2. Independent Verifiability Metrics

In addition to the consistency metrics, they also use metrics that could be externally verified using external data sources. Some of the independent verifiability metrics used are HTTPS certificate (whether the IP address presents a valid, browser-trusted certificate for the correct domain name when queried without SNI) and HTTPS Certificate with SNI.

Ifanyconsistency metric or independent verifiability metric is satisfied, the response is correct. Otherwise, the response is classified as manipulated.

Question 18

How to identify DNS manipulation via machine learning with Iris?

Answer 18

Ifanyconsistency metric or independent verifiability metric is satisfied, the response is correct.

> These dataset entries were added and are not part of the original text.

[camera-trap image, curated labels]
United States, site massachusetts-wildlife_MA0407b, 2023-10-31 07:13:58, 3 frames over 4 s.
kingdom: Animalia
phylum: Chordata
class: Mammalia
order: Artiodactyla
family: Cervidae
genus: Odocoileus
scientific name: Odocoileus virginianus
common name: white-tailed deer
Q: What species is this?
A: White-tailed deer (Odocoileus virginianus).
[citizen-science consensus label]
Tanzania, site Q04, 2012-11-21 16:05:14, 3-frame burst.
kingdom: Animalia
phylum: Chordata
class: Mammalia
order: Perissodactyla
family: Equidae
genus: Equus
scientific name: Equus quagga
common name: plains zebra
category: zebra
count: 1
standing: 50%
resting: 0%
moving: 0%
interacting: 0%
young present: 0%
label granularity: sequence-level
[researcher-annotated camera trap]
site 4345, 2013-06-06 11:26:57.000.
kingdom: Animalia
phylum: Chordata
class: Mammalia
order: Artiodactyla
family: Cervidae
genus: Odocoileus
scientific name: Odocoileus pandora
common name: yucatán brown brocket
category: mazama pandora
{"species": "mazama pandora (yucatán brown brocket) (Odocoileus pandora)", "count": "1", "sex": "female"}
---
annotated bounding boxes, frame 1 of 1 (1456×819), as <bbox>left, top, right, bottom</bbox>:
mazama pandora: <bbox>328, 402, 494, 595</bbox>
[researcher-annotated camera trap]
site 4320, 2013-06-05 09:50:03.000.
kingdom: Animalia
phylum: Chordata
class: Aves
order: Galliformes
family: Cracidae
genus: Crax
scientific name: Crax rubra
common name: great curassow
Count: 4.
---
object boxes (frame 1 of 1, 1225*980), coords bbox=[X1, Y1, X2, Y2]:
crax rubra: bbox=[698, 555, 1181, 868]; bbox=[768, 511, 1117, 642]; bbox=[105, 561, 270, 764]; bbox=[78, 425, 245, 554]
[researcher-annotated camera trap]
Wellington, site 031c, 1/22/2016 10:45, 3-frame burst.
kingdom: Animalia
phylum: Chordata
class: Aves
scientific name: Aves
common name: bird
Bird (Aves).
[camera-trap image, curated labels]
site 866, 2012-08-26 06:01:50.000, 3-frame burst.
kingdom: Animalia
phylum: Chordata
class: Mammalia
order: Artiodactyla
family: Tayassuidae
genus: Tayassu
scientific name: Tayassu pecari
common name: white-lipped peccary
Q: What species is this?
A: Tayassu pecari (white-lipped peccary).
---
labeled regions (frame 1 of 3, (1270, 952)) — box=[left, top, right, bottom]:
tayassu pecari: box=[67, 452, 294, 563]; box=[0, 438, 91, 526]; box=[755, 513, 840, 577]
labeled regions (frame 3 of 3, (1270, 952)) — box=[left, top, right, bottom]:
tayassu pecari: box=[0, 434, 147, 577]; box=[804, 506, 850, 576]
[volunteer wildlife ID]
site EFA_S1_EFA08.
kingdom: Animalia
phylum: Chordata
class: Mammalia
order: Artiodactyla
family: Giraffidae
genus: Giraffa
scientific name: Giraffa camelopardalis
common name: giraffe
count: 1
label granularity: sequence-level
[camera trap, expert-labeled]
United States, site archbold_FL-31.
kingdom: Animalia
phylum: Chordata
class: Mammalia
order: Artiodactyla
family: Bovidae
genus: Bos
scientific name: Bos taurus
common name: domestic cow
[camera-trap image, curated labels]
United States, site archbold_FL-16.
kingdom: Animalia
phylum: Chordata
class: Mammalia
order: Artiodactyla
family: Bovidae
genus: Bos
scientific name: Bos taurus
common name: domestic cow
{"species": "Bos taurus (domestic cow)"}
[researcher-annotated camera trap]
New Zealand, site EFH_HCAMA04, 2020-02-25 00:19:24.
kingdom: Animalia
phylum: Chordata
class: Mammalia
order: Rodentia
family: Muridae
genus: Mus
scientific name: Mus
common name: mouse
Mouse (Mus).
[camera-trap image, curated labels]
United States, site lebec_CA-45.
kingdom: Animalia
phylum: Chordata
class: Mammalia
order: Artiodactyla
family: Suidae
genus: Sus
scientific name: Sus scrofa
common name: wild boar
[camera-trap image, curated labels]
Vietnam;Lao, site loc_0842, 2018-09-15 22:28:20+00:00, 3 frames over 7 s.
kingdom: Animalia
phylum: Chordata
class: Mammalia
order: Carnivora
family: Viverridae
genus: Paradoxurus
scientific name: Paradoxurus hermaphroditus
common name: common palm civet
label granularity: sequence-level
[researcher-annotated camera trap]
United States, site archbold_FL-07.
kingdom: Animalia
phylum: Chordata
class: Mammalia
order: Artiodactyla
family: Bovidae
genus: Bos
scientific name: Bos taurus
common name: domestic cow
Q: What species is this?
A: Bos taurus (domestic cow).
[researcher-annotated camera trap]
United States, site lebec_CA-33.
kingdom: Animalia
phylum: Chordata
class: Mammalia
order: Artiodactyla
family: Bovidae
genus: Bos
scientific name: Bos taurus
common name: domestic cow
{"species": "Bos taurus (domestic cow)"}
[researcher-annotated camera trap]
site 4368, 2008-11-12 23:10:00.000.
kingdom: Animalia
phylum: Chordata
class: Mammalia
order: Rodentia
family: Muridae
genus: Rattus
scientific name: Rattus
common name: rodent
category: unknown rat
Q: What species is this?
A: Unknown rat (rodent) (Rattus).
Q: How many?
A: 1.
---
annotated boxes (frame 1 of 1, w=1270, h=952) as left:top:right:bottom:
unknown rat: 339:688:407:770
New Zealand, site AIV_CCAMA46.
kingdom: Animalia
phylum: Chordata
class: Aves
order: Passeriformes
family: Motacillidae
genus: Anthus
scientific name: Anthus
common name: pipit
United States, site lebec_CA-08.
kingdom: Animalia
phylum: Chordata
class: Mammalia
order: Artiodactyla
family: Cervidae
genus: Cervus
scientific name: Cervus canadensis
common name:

Otherwise, the response is classified as manipulated.

Question 19

How is it possible to achieve connectivity disruption using the routing disruption approach?

Answer 19

A routing mechanism decides which part of the network can be reachable.

Question 20

How is it possible to achieve connectivity disruption using the packet filtering approach?

Answer 20

To disrupt a network’s connectivity, packet filtering can be used to block packets matching a certain criteria disrupting the normal forwarding action.

Question 21

Explain a scenario of connectivity disruption detection in the case when no filtering occurs.

Answer 21

An increment of IP Id by 2

Question 22

Explain a scenario of connectivity disruption detection in the case of inbound blocking.

Answer 22

An increment of IP Id by 1

Question 23

Explain a scenario of connectivity disruption detection in the case of outbound blocking.

Answer 23

Continous increment of IP Id as reflector attempts to resend packets.